Se anche tu sei un appassionato delle sculture di Jeff Koons ed un ammiratore delle sue opere d’arte, sicuramente ti interesserà conoscere alcune delle curiosità che hanno caratterizzato i suoi lavori.

Tra queste ve ne sono due in particolare che riguardano I Tulipani di Koons e le celebri Sculture Animals J. Koons che non potrai assolutamente perderti.

Continuando a leggere questo articolo potrai scoprire quali sono le curiosità che riguardano la vita artistica ma anche quella privata di Jeff Koons.

Il Mazzo di Tulipani di Koons a Parigi tra polemiche e critiche

Il celebre Mazzo di Tulipani di Koons, che l’artista ha donato alla capitale francese in ricordo delle vittime degli attentati Isis del 2015 in cui persero la vita 150 persone, ha suscitato polemiche e critiche fin dall’inizio.

La monumentale scultura raffigurante una gigantesca mano di donna che stringe un Bouquet di Tulipani  colorati, sembra non aver mai fatto sbocciare un’intesa perfetta con la popolazione parigina.

Inizialmente la scultura Bouquet of Tulips di Jeff Koons era destinata ad una collocazione tra il Museo d’Arte Moderna ed il Palais de Tokyo, nei pressi del Trocadéro.

Tre anni di proteste a ripetizione e veleni hanno fatto sì che la scultura Koons trovasse invece la sua collocazione definitiva sul retro del Petit Palais, poco distante da Avenue des Champs-Elysées.

Ed è in quel punto un po’ più isolato dai percorsi turistici tradizionali che Il Mazzo di Tulipani di Koons, con i suoi 12 metri di altezza ed un peso che sfiora le 33 tonnellate, ha trovato la sua collocazione.

La presentazione dell’Opera di Koons è avvenuta il 4 ottobre 2019.

Alla cerimonia di presentazione erano presenti sia l’artista americano che la sindaca della città Anne Hidalgo.

Sebbene la celebre scultura di J. Koons ispiri allegria con i suoi colori vivaci ed i suoi riflessi sulla superficie a specchio, i parigini hanno sempre visto in quest’opera più una celebrazione dell’artista che non una commemorazione alle vittime dei sanguinosi attentati, oltre che un impegno economico pubblico importante per la sua manutenzione.

Per questo l’Opera d’Arte di Jeff Koons ha sempre dato origine a numerose proteste.

Il dissenso è continuato anche dopo la presentazione ufficiale del Mazzo di Tulipani di Koons, tant’è che i primi giorni di novembre, a meno di un mese dalla sua installazione, sui Tulipani di J. Koons è apparsa la scritta oscena “11 buchi di c...”

L’atto di vandalismo pare rifarsi alle sensazioni espresse dal filosofo Yves Michaud, che durante l’inaugurazione definì quest’opera come “11 ani colorati montati su steli“.

Eppure il Capolavoro di Koons ha tutte le carte in regola per essere considerato un’Opera d’Arte di inestimabile valore.
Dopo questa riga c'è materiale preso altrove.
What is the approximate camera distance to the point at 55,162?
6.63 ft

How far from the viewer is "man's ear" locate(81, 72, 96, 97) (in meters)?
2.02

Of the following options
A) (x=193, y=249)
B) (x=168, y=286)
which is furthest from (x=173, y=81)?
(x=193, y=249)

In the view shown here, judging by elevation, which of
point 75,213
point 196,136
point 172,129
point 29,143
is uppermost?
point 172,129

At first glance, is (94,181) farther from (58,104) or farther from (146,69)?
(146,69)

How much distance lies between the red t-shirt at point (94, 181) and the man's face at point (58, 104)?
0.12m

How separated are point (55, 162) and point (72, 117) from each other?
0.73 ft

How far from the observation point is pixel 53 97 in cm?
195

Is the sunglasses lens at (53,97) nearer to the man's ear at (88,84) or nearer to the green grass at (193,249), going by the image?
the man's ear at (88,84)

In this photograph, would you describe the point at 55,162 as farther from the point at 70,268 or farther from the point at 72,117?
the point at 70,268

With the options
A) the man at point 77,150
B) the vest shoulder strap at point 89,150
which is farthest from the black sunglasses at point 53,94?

Utilizzando bronzo ed alluminio per i suoi Tulipani, Koons è riuscito a creare una scultura enorme nelle dimensioni ma al tempo stesso capace di evocare una sensazione di fragilità, come se si trattasse di vetro colorato.

Ricordiamo infine che i Tulipani di Koons sono stati ispirati all’artista da una litografia di Picasso del 1958.
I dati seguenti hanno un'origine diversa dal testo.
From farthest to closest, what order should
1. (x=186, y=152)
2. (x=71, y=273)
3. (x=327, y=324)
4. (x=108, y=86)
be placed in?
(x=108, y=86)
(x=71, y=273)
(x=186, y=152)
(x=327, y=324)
Aste record per i Balloon Animals di Jeff Koons

Non capita spesso che un artista possa assistere ad un continuo superamento dei record delle sue Opere all’asta, soprattutto quando la casa d’aste è quella più blasonata della Grande Mela.

L’artista è Jeff Koons e la casa d’aste è nientemeno che Christie’s.

Jeff Koons, uno dei pochi scultori ad avere avuto questo privilegio, aveva già assistito nel novembre 2013 all’aggiudicazione del suo celebre capolavoro Balloon Dog.

In quell’occasione la scultura orange Balloon Dog di Koons era stata battuta all’asta per 58,4 milioni di dollari, facendo registrare così un record per le sculture del celebre artista.

I successi che hanno accompagnato la vita artistica di Jeff Koons negli ultimi anni però, hanno dato modo all’artista di veder nascere le basi perché quel suo record iniziale potesse essere nuovamente battuto.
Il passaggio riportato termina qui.